Узнал (конечно же, не по лицам, я не фиксировал в памяти многочисленные лица, окружавшие меня на той площади) официантов во фрачных парах и белых перчатках, с достоинством несущих к столикам заказанные кем-то высокие бокалы с кофе «латте» или маленькие чашечки «эспрессо».

И точно также на этом фото, как и тогда, летом 14-го, маленький ансамбль в составе рояля, двух скрипок и контрабаса, в этот раз, наверное, снова играл что-то из классики.

**ПРИВЕДЁННЫЕ ЗАПИСИ:**
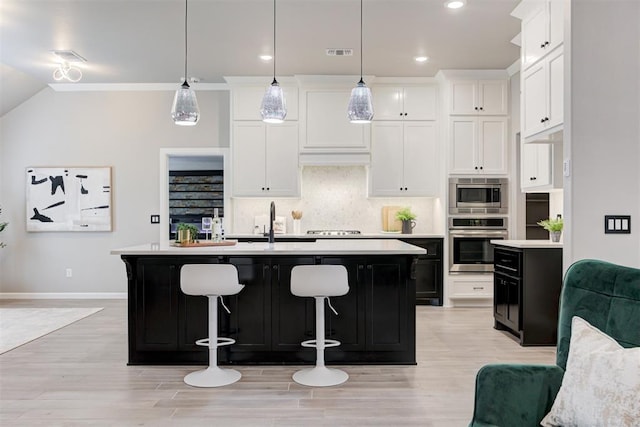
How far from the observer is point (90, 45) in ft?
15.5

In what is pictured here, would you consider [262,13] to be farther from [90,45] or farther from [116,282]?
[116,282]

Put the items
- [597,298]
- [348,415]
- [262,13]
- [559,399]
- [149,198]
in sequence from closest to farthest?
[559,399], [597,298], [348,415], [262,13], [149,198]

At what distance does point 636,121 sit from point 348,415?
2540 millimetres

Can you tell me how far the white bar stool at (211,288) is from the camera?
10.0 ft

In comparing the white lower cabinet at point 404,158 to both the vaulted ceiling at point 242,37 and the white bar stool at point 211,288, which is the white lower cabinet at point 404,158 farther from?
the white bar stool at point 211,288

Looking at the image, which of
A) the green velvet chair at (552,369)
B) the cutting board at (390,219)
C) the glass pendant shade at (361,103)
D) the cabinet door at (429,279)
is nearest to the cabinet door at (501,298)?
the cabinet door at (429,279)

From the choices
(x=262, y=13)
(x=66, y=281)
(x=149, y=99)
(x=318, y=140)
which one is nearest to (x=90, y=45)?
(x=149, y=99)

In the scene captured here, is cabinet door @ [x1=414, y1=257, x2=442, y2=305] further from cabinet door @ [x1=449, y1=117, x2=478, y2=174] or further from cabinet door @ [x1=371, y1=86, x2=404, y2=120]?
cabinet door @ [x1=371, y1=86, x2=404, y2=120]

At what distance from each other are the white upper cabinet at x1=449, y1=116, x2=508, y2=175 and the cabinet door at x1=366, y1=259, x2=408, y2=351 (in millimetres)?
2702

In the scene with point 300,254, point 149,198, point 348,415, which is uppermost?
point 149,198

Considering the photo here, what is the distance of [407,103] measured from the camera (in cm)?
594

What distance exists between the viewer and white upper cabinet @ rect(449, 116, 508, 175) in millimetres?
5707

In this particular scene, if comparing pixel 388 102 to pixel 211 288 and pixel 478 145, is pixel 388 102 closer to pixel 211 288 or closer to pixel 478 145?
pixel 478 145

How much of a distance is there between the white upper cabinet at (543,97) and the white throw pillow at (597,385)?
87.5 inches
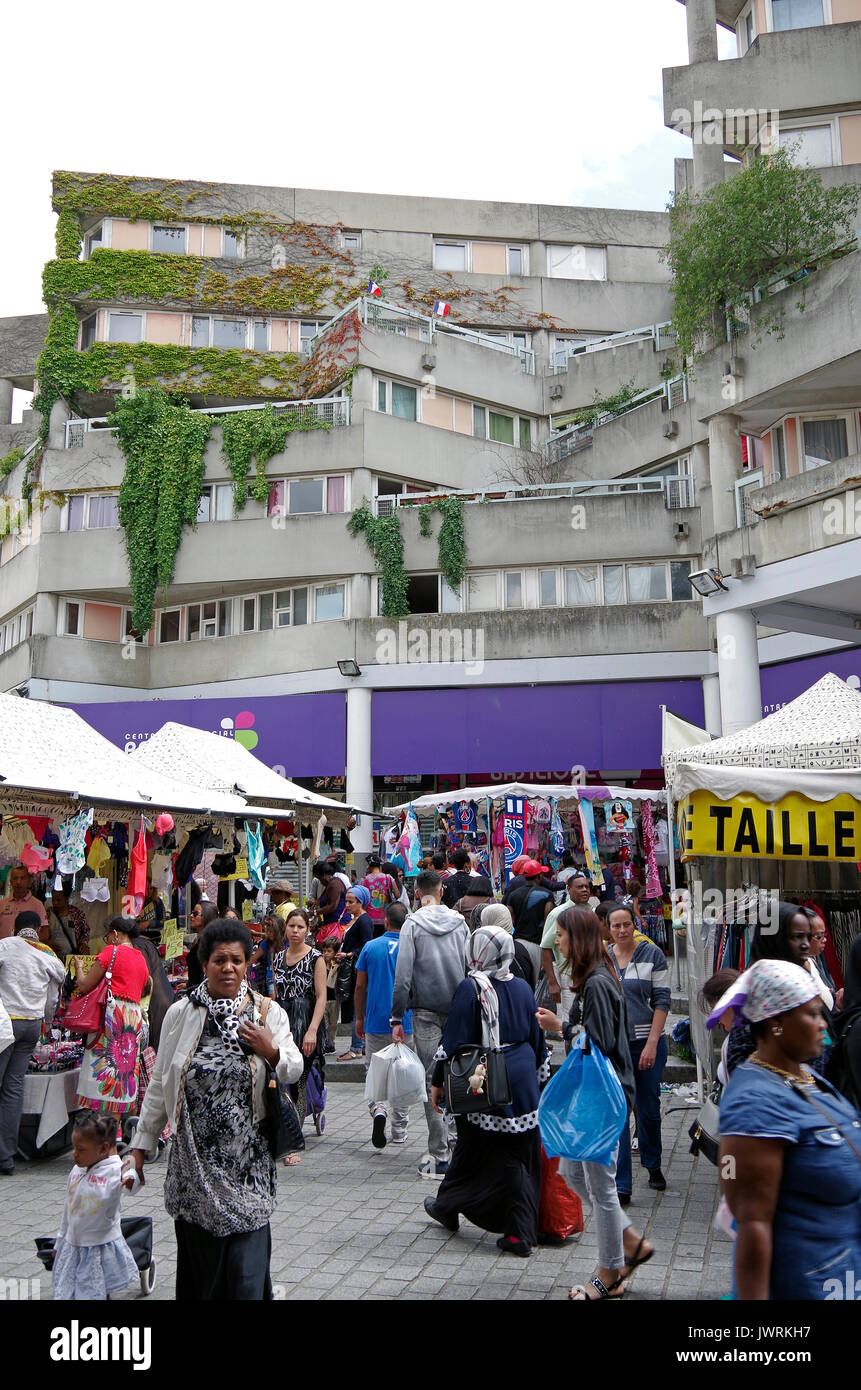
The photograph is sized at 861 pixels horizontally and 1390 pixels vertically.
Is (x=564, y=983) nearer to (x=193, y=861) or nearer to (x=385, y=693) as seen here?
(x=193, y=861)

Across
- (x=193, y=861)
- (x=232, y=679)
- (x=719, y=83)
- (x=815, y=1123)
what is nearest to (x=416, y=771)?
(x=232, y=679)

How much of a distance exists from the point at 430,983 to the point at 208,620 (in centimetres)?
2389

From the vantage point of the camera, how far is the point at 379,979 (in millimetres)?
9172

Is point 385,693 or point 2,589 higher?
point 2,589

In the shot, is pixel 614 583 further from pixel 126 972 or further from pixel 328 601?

**ЗАДАНИЯ:**
**A)** Измените в отрывке о кафе на площади фрагмент от слов "И точно также" до слов "что-то из классики." включительно, поставив "оркестр" вместо "ансамбль".
**B)** Оформите как нумерованный список строки записей начиная со строки, где есть "From the vantage", и до конца записей включительно, без пустых строк.

**ОТВЕТЫ К ЗАДАНИЯМ:**
**A)**
И точно также на этом фото, как и тогда, летом 14-го, маленький оркестр в составе рояля, двух скрипок и контрабаса, в этот раз, наверное, снова играл что-то из классики.

**B)**
1. From the vantage point of the camera, how far is the point at 379,979 (in millimetres)?
2. 9172
3. Is point 385,693 or point 2,589 higher?
4. point 2,589
5. In the shot, is pixel 614 583 further from pixel 126 972 or further from pixel 328 601?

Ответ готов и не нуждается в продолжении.